Zimbabwe's president has clear road to election, few rivals
By FARAI MUTSAKA
Feb. 16, 2018
HARARE, Zimbabwe (AP) — As the body of Zimbabwe's main opposition leader awaits repatriation home for burial, his party already faces nasty power struggles to replace a man praised by both allies and rivals for his tenacious fight for democracy.
That fractured opposition gives President Emmerson Mnangagwa a virtually clear road to winning the first post-Robert Mugabe election in the months ahead.
After the death of Morgan Tsvangirai on Wednesday in neighboring South Africa after a battle with cancer, three deputies in his Movement for Democratic Change party are vying to succeed him. Tsvangirai had been the MDC-T's only leader since its formation in 1999.
A day after his death, thousands of mourning supporters gathered outside party headquarters while its leaders met to choose deputy party president Nelson Chamisa, a charismatic 40-year-old, as Tsvangirai's replacement "for the next 12 months."
But complications emerged immediately as the other deputy presidents, Elias Mudzuri and Thokozani Khupe, as well as several other senior officials boycotted the meeting. After violence from party youth, they abandoned plans for their own parallel meeting at Tsvangirai's home.
Some party members are disputing Chamisa's appointment, saying Mudzuri, who was acting leader for a while as Tsvangirai underwent treatment, or Khupe is the MDC-T's acting leader or rightful heir.
The opposition party once posed the sternest challenge to former leader Mugabe and his ruling ZANU-PF party since the southern African nation's independence from white minority rule in 1980.
But with Tsvangirai gone, his party seems headed for an uncertain future at a time when a chance to seize power after Mugabe's departure approaches.

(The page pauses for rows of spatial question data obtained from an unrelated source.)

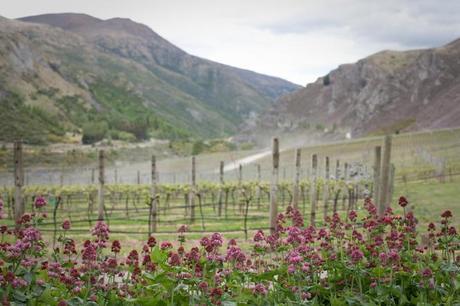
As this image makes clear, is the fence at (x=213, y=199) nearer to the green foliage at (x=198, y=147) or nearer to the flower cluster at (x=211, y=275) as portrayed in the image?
the flower cluster at (x=211, y=275)

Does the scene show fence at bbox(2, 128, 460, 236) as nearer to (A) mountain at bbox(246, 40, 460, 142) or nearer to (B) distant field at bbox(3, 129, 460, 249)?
(B) distant field at bbox(3, 129, 460, 249)

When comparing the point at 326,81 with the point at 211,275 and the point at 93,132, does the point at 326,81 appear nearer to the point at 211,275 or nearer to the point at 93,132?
the point at 93,132

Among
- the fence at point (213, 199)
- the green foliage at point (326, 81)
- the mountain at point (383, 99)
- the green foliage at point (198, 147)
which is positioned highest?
the green foliage at point (326, 81)

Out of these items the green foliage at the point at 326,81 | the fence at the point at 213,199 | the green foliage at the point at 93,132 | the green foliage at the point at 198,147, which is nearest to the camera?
the fence at the point at 213,199

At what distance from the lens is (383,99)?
146125 millimetres

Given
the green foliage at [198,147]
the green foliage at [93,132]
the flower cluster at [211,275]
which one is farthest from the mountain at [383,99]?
the flower cluster at [211,275]

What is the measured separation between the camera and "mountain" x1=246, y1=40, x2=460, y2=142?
124m

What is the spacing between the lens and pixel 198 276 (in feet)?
16.7

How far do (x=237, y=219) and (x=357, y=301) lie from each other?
20735mm

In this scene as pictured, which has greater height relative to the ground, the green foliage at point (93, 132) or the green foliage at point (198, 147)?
the green foliage at point (93, 132)

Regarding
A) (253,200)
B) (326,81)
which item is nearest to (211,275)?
(253,200)

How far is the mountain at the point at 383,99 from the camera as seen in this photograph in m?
124

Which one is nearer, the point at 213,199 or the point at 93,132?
the point at 213,199

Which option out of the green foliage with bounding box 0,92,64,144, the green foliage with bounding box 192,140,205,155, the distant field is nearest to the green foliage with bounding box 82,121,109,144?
the green foliage with bounding box 0,92,64,144
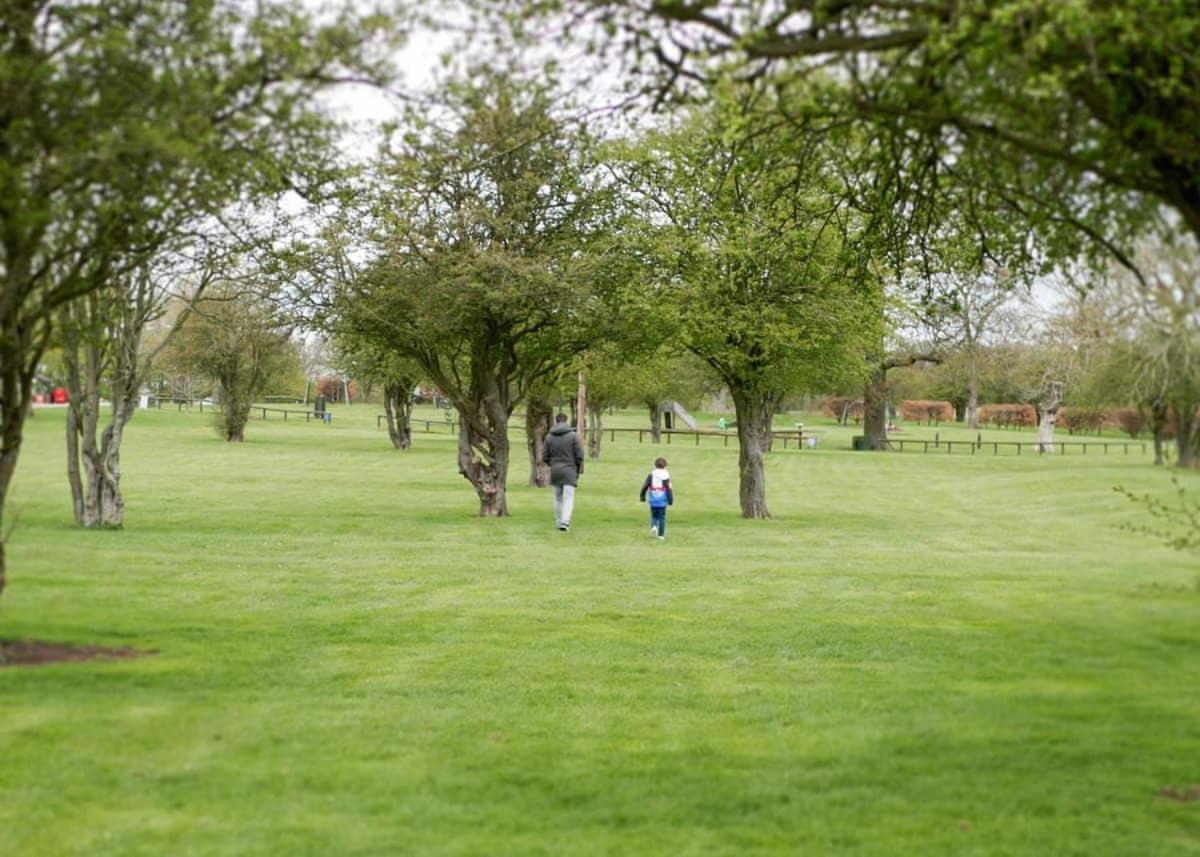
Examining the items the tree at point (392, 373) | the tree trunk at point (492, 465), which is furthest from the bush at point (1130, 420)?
the tree at point (392, 373)

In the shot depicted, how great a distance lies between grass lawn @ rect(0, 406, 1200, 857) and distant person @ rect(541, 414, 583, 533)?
20.9ft

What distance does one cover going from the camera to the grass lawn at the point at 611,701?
7.19 metres

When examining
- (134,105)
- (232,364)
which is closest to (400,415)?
(232,364)

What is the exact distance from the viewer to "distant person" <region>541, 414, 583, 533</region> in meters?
25.6

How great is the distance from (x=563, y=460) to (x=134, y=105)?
1787 cm

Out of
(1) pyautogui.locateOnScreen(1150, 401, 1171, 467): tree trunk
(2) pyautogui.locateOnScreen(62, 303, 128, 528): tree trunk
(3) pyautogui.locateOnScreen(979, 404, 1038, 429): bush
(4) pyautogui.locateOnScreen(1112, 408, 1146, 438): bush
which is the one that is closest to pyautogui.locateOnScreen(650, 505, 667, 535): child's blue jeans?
(2) pyautogui.locateOnScreen(62, 303, 128, 528): tree trunk

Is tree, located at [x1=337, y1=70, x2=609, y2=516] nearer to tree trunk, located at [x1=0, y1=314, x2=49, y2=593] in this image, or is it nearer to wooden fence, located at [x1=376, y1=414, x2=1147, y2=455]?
wooden fence, located at [x1=376, y1=414, x2=1147, y2=455]

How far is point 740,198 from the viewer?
978 inches

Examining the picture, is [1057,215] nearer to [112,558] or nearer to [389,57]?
[389,57]

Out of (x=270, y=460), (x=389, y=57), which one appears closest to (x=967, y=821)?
(x=389, y=57)

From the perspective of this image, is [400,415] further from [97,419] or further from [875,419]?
[97,419]

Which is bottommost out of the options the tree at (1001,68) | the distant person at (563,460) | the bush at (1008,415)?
the distant person at (563,460)

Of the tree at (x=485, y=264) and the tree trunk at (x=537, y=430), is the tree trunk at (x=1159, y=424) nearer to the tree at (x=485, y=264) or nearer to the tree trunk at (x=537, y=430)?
the tree at (x=485, y=264)

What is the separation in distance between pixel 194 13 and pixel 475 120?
7.66ft
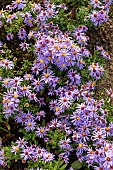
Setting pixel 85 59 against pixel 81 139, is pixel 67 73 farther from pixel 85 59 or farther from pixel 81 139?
pixel 81 139

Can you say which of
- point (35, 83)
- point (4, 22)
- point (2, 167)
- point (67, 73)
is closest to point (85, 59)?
point (67, 73)

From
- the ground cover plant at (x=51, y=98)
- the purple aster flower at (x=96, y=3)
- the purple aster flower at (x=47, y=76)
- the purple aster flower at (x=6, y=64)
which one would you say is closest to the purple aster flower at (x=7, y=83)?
the ground cover plant at (x=51, y=98)

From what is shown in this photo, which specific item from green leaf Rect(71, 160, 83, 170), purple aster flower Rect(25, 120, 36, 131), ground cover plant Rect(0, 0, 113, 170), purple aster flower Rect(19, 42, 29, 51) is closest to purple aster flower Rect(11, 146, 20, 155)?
ground cover plant Rect(0, 0, 113, 170)

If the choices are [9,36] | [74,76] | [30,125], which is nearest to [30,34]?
[9,36]

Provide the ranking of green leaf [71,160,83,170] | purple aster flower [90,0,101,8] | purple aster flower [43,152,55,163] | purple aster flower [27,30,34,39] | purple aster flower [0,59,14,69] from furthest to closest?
1. purple aster flower [90,0,101,8]
2. purple aster flower [27,30,34,39]
3. purple aster flower [0,59,14,69]
4. green leaf [71,160,83,170]
5. purple aster flower [43,152,55,163]

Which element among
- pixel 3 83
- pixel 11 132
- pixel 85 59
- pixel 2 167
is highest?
pixel 85 59

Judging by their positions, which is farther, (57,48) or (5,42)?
(5,42)

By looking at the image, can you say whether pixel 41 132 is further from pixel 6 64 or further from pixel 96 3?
pixel 96 3

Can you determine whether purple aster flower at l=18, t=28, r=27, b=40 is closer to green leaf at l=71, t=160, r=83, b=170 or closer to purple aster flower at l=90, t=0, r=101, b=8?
purple aster flower at l=90, t=0, r=101, b=8
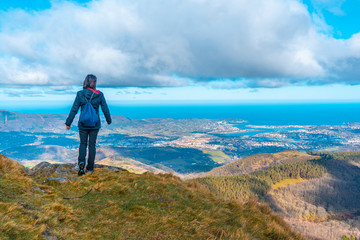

Mugabe, who led Zimbabwe for 37 years, made a dramatic resignation in November after the military moved in and inspired the ruling party to turn against him.
Now Mnangagwa, Mugabe's longtime ally, is in charge and is reaching out to the international community after years of sanctions over alleged human rights abuses and rigged elections, hoping to bring in badly needed foreign investment to revive a collapsing economy.
The United States, Britain and others have made clear that holding credible elections in the coming months is key to those efforts. The constitution says elections should be between July 23 and Aug. 21, though Mnangagwa has hinted they could be held earlier, perhaps in May.
A day after Tsvangirai's death, Mnangagwa expressed condolences and said the upcoming elections must be free and fair "in tribute to him."
Even as some in Zimbabwe worry that Mnangagwa is merely a continuation of Mugabe's administration and express concern about the military's influence on government, the opposition struggles to come up with a united challenge.
"The time for power struggles is over," Chamisa told the thousands of MDC-T supporters Thursday in the capital, Harare. "Mudzuri and Khupe should unite behind our efforts to remove ZANU-PF."
Some in Zimbabwe said the opposition's public displays of discord are disrespectful of Tsvangirai, who was jailed, beaten and accused of treason in his years of resisting Mugabe's government and even became prime minister in an uncomfortable coalition government for a few years.
"One of the most glaring ironies of this moment is that those who fought him are showing him respect while those with fought with him are fighting each other and showing disrespect. Comrades, you are allowing power to get in the way of reason and dignity," tweeted Alex Magaisa, a law lecturer at Kent University in Britain and former adviser to Tsvangirai.
The upcoming election will be the first without Tsvangirai since 2002. An opposition alliance had endorsed him as its candidate, even as the ailing leader in January said he was "looking at the imminent prospects of us as the older generation leaving the levers of leadership to allow the younger generation to take forward this huge task."
In the end, the opposition leader made the same mistake that Mugabe did, political analyst Alexander Rusero said: Even as his health deteriorated Tsvangirai failed to "anoint" a successor.